[Source text]
=== Begin Enclosure ===

In fact, thanks to wrangling between the US and Japan over trade issues, Japanese regulators kept large domestic insurance companies from competing in some supplemental insurance products, such as cancer insurance, until the sector was deregulated in 2001.
It was seen as a small concession to the US, which had been hammering Japan on opening its rather closed economy. In an interview with the Atlanta Journal Constitution back in 2000, an insurance industry analyst summed up the view of Japanese policy makers: “Nobody is going to buy dreaded disease insurance, so let’s give it to the Americans. Let them have it.”
But they did buy it. Oh boy, did they, as some of Japan’s largest corporations gave their stamp of approval to Aflac’s offerings.
As it got established in Japan, Aflac inked deals with thousands of Japanese corporations establishing in-house subsidiaries of the company. In some instances, managers who recently retired at a Japanese corporation company would turn around and establish an Aflac outpost in the very same office. Here’s how the New York Times wrote about Aflac’s in-house agencies at Japanese corporations back in the 1990s.
Such an arrangement means that the 43,000 Japanese companies offering Aflac policies effectively endorse the Georgia company’s insurance. And the list of participating companies reads like a roll-call of Japan Inc.—Hitachi, Sony, Toyota, Nissan, Dai-Ichi Kangyo Bank, Sumitomo Bank, Mitsui, Mitsubishi and thousands of others.
By 1991, Aflac held 99% of a the cancer insurance market, according to March 1992 story in the Japanese business weekly Nikkei. By the end of 2001—the year that Japan deregulated its supplemental insurance market, allowing large insurers in the cancer market—Aflac Japan had more than 13 million policy owners. That year, Aflac Japan accounted for 74% of the company’s pretax operating earnings.
Aflac’s prized position in the Japanese cancer market has continued to help power the firm’s explosive profitability in recent years. Aflac’s growth in return on equity (ROE), a key measure of profitability, has historically hovered in the mid-to-high-20% range annually. ROE growth for the insurance industry as a whole has been around 13% annually.
“If you look at Aflac’s both earnings growth and ROE, it is far superior to the industry,” says Kinar, the Deutsche Bank insurance analyst. The company’s outperformance had much to do with its unique position in Japan, Kinar adds.
Aflac did lose its corner on the cancer market along the way. The deregulation of Japan’s insurance market was accompanied by the entry of large competitors into the once-cushy world of cancer insurance. Giant Japanese insurer Nippon Life immediately entered the market in January 2001. Tokio Marine and MetLife Alico have also bitten off a fair share of the cancer market that was once all Aflac’s.
So is Aflac’s successful run in Japan over? The growth of cancer insurance has slowed markedly in the face of new competitors. But the company still controls about 50% of the cancer insurance market, according to Moody’s. Revenue from Japan accounted for 77% of Aflac’s total revenue in 2012, up from 75% in 2011. At the end of the 2012 there were some 14 million cancer policies in force in Japan.
The company has made a push into other kinds of insurance in Japan. And Aflac just finalized a deal with Japan’s massive postal system to expand the offerings of Aflac cancer products at post office locations throughout the country. (Aflac began selling cancer insurance in Japanese post offices in 2008.) So cancer will remain a cornerstone of Aflac’s business for a long time to come.

=== End Enclosure ===

[Material provided]

=== Begin Enclosure ===

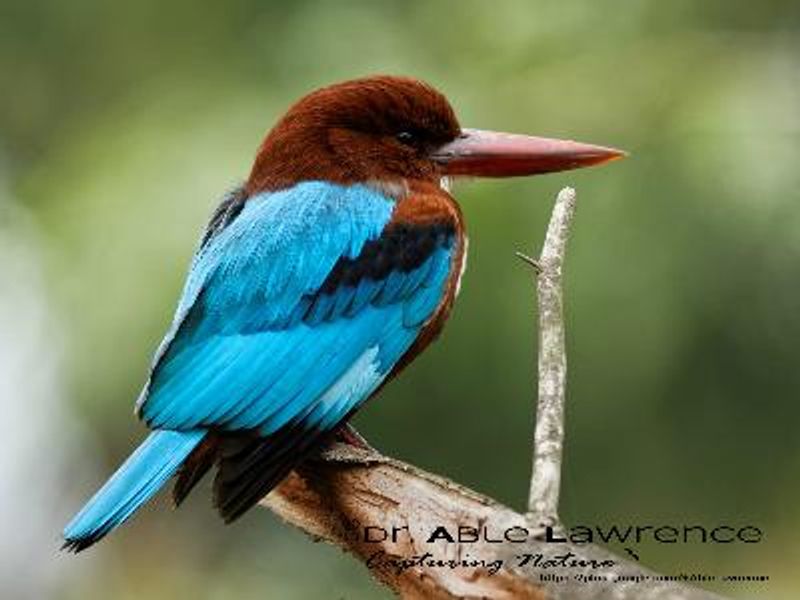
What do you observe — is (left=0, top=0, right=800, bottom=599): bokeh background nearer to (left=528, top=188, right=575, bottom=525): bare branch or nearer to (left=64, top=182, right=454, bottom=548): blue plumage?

=== End Enclosure ===

[What is expected]
Answer these from the text on Aflac in Japan:
1. What share of Aflac's total revenue came from Japan in 2012?
2. Which Japanese insurer entered the cancer insurance market in January 2001?
3. In what year did Aflac start selling cancer insurance in Japanese post offices?

[Problem solution]
1. 77%
2. Nippon Life
3. 2008